»»
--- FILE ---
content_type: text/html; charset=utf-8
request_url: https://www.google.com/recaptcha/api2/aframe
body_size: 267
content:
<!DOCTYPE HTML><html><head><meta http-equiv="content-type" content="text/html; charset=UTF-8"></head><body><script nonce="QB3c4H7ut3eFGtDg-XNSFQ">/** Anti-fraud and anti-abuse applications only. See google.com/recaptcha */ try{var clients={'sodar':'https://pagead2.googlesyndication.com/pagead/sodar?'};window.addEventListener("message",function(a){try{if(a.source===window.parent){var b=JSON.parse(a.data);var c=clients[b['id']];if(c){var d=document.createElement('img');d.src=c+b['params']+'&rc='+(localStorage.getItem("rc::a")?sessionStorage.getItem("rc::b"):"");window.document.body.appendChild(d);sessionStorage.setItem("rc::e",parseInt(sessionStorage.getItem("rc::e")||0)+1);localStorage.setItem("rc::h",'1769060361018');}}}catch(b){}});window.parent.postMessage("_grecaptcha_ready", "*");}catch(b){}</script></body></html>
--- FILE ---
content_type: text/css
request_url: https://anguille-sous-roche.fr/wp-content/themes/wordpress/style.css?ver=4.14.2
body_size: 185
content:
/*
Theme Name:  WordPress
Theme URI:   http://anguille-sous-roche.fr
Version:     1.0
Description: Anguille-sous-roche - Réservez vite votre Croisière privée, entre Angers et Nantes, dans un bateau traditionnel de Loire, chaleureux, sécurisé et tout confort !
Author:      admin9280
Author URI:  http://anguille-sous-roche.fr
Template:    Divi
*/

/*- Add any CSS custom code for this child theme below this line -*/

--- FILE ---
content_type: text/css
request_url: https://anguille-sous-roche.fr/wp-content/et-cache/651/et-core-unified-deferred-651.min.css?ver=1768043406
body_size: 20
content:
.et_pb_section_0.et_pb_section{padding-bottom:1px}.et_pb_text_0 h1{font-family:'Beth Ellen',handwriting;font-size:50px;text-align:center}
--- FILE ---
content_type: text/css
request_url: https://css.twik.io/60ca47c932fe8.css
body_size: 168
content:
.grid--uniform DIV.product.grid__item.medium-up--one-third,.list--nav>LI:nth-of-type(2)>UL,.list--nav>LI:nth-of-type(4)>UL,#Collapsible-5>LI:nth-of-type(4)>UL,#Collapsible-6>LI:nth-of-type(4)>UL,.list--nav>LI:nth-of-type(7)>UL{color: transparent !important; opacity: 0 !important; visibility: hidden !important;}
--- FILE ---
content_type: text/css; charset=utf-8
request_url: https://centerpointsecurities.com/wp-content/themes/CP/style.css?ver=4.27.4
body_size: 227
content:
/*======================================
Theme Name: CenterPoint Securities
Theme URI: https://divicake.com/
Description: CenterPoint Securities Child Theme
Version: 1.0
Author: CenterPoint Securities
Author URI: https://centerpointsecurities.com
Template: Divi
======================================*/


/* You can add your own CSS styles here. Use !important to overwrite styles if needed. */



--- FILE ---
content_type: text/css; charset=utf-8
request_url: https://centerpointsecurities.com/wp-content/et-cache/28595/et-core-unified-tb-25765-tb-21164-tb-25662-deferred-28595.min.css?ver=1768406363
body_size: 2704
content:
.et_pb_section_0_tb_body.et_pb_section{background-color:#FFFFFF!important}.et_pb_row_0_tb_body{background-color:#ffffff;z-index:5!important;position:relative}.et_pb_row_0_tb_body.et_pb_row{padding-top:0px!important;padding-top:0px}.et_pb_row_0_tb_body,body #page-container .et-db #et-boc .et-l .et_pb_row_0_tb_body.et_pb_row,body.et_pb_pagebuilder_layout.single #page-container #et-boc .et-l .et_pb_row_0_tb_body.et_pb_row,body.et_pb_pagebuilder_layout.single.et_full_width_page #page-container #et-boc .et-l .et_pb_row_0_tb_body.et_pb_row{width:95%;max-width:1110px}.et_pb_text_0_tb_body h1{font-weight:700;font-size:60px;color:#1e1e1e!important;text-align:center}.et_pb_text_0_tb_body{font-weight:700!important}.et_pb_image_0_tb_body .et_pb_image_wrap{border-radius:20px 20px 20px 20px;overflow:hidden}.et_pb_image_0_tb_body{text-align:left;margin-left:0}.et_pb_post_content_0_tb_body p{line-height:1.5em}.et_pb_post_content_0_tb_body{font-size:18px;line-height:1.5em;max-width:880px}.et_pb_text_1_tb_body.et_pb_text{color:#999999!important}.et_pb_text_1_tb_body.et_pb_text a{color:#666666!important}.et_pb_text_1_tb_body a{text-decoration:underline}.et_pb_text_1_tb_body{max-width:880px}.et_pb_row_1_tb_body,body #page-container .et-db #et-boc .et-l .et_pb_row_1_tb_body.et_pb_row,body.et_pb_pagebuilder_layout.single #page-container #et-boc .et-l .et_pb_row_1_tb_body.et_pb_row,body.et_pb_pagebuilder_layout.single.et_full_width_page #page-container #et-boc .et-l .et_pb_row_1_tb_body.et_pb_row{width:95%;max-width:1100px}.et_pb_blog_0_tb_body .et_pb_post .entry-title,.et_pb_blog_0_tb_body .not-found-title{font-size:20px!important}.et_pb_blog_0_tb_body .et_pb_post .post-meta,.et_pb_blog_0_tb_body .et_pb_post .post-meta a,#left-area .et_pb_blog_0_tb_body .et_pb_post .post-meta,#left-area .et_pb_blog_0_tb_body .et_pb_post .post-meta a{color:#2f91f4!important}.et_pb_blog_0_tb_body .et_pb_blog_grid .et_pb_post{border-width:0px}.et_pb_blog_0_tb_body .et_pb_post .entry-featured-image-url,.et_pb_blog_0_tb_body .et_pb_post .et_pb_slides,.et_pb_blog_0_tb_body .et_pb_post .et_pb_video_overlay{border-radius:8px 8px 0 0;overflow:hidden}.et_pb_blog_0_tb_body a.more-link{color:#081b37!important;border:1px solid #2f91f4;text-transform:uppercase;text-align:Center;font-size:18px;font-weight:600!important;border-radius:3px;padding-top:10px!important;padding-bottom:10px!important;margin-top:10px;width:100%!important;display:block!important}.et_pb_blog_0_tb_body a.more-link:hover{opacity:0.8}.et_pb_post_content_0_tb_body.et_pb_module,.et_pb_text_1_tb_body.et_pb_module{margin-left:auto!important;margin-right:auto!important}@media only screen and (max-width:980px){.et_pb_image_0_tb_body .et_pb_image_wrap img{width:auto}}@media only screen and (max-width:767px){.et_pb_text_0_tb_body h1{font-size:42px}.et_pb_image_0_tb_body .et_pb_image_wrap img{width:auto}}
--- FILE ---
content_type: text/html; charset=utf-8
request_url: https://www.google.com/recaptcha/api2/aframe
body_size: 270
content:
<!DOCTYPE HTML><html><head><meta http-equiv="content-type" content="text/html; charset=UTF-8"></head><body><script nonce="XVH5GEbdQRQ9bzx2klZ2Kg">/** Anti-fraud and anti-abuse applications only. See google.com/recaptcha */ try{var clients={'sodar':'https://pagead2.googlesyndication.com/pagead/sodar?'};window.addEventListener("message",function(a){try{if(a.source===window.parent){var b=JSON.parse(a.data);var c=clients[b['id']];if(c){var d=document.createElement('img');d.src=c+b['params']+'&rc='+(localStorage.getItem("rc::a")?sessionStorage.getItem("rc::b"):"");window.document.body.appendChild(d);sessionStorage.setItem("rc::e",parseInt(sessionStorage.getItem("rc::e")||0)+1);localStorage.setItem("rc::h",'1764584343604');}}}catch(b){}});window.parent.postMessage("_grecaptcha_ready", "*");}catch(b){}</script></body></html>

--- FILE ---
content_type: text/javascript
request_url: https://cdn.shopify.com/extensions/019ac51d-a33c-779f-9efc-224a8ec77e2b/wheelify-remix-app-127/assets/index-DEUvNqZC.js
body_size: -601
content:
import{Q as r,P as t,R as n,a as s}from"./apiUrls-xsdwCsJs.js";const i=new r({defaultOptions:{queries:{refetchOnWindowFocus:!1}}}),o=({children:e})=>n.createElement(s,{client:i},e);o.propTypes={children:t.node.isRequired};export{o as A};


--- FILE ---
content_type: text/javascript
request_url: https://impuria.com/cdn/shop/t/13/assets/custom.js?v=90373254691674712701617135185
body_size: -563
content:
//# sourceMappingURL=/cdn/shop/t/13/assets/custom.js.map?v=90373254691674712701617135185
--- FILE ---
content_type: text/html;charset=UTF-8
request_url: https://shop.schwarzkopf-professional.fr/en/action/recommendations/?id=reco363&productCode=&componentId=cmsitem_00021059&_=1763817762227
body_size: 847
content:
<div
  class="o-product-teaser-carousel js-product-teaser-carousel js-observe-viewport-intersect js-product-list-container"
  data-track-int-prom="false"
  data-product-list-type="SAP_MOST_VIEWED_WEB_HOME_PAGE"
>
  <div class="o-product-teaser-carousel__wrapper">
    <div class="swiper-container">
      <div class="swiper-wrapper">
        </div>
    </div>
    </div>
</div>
««
▶ **PROBLEM DETAILS**:
If a line in the entries contains "unified", copy it.

▶ **YOUR RESPONSE**:
request_url: https://anguille-sous-roche.fr/wp-content/et-cache/651/et-core-unified-deferred-651.min.css?ver=1768043406
request_url: https://centerpointsecurities.com/wp-content/et-cache/28595/et-core-unified-tb-25765-tb-21164-tb-25662-deferred-28595.min.css?ver=1768406363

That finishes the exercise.